En 2007, Putin pronunció en Múnich una dura y muy recordada crítica contra Estados Unidos.
Luego, se multiplicaron la crisis: guerra en Georgia en 2008; intervención occidental en Libia en 2011 vivida como una traición por Moscú que apoya ahora a Bashar Al Asad en Siria; crisis ucraniana en 2014 con la anexión de Crimea y luego el lanzamiento de un conflicto en el este del país entre las fuerzas de Kiev y separatistas prorrusos.
«El conflicto con Occidente transformó a Putin en reaccionario», confía el editorialista político de la radio Business FM, Georgui Bovt.
En el plano interno, esto se tradujo en la defensa de valores conservadores preconizados por la Iglesia Ortodoxa, en oposición a una forma de «decadencia occidental», y en un retroceso permanente de las libertades públicas en nombre del orden y la estabilidad.

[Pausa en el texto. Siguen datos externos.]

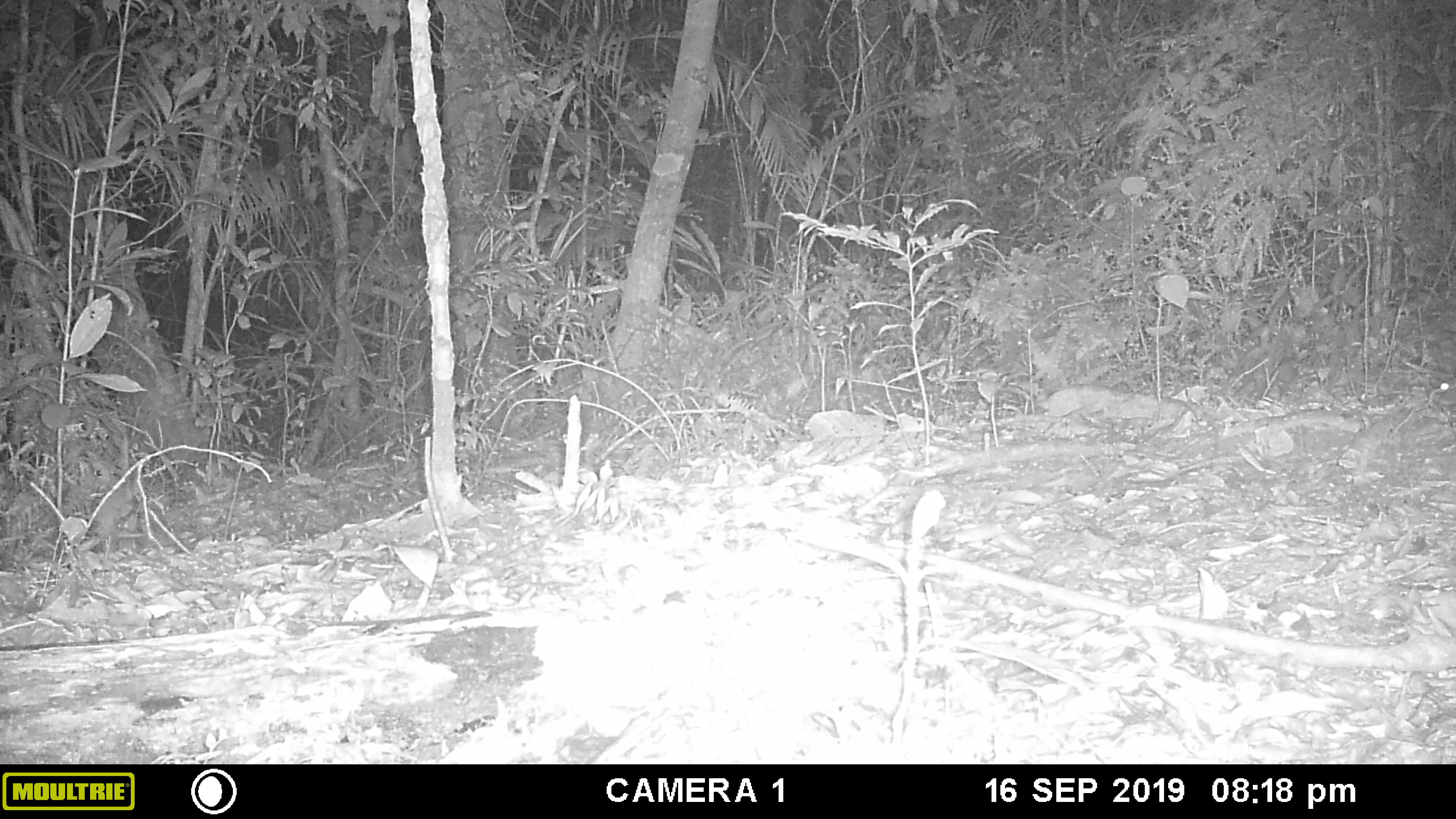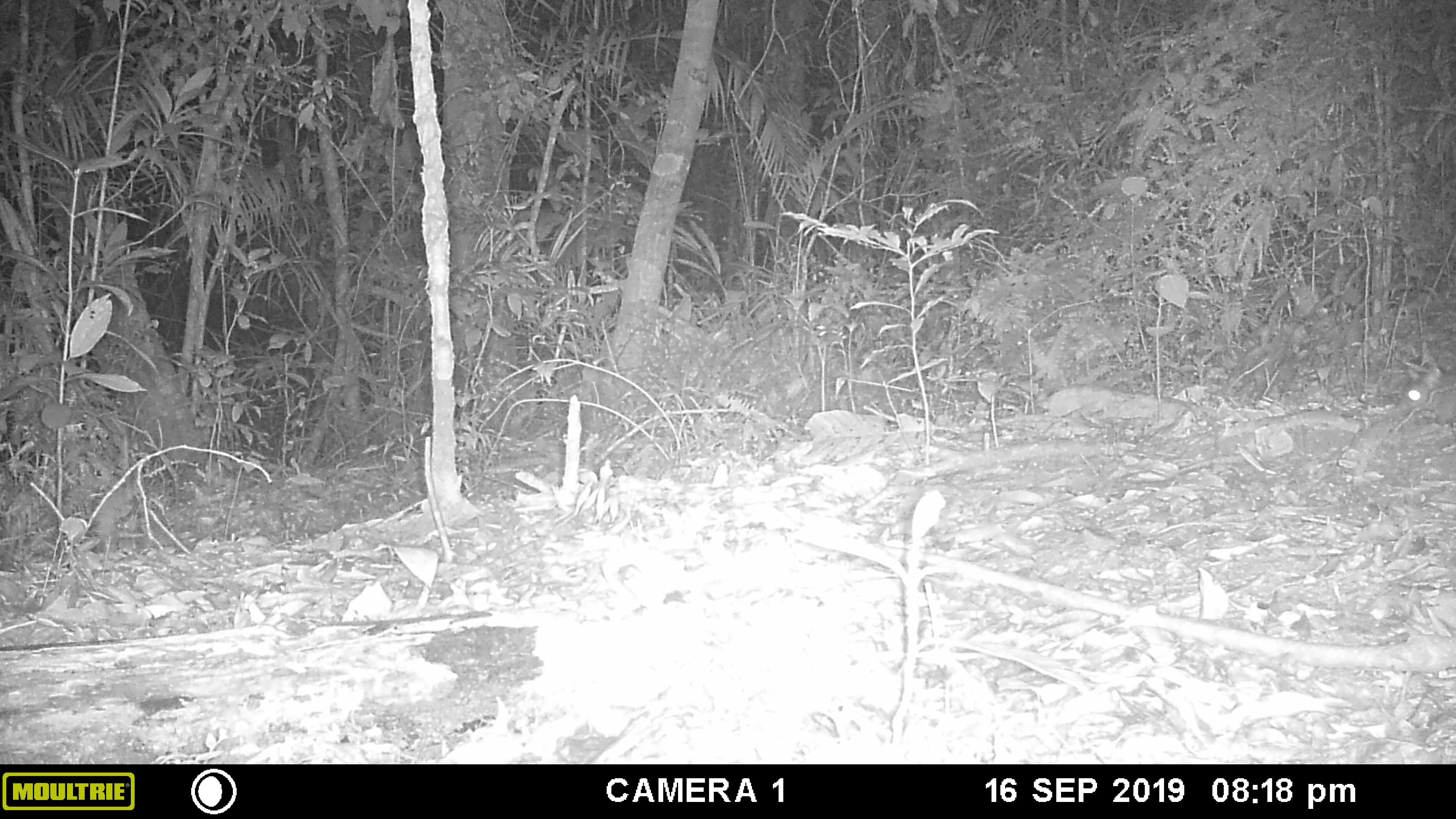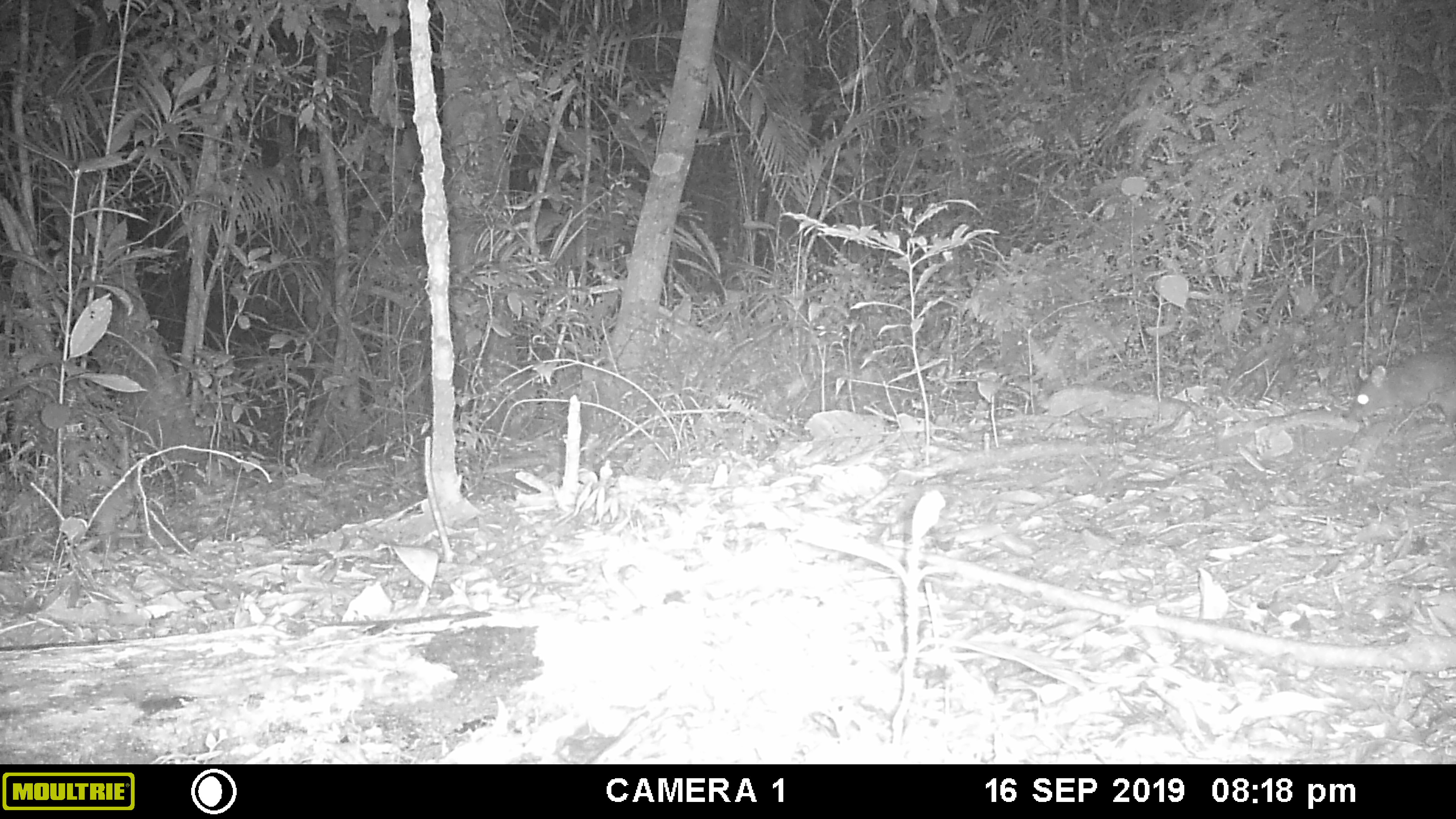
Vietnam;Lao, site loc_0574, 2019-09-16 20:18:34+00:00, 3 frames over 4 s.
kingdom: Animalia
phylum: Chordata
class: Mammalia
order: Rodentia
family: Muridae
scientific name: Muridae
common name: old-world mice and rats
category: unidentified murid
Unidentified murid (old-world mice and rats) (Muridae). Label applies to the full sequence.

El supuesto fin de su mandato deja a la clase política rusa en el limbo sobre sus intenciones.
¿Volver a ser primer ministro como en 2008-2012? ¿Designar a un sucesor como Boris Yeltsin en 1999? ¿Atribuirse una función honoraria que le permitiría mover los hilos como acaba de hacerlo el hombre fuerte del vecino Kazajistán?
La cuestión se plantea aún más porque la popularidad de Putin, estratosférica tras la anexión de Crimea, ha caído desde el anuncio hace un año de una impopular reforma de las jubilaciones, difícil de aceptar para una población con escasos ingresos y cuyo número baja desde hace cinco años.
«Actualmente, Putin y su entorno buscan todos los medios para no irse», afirma Bovt, para quien el presidente ruso considera que debe «cumplir una misión histórica».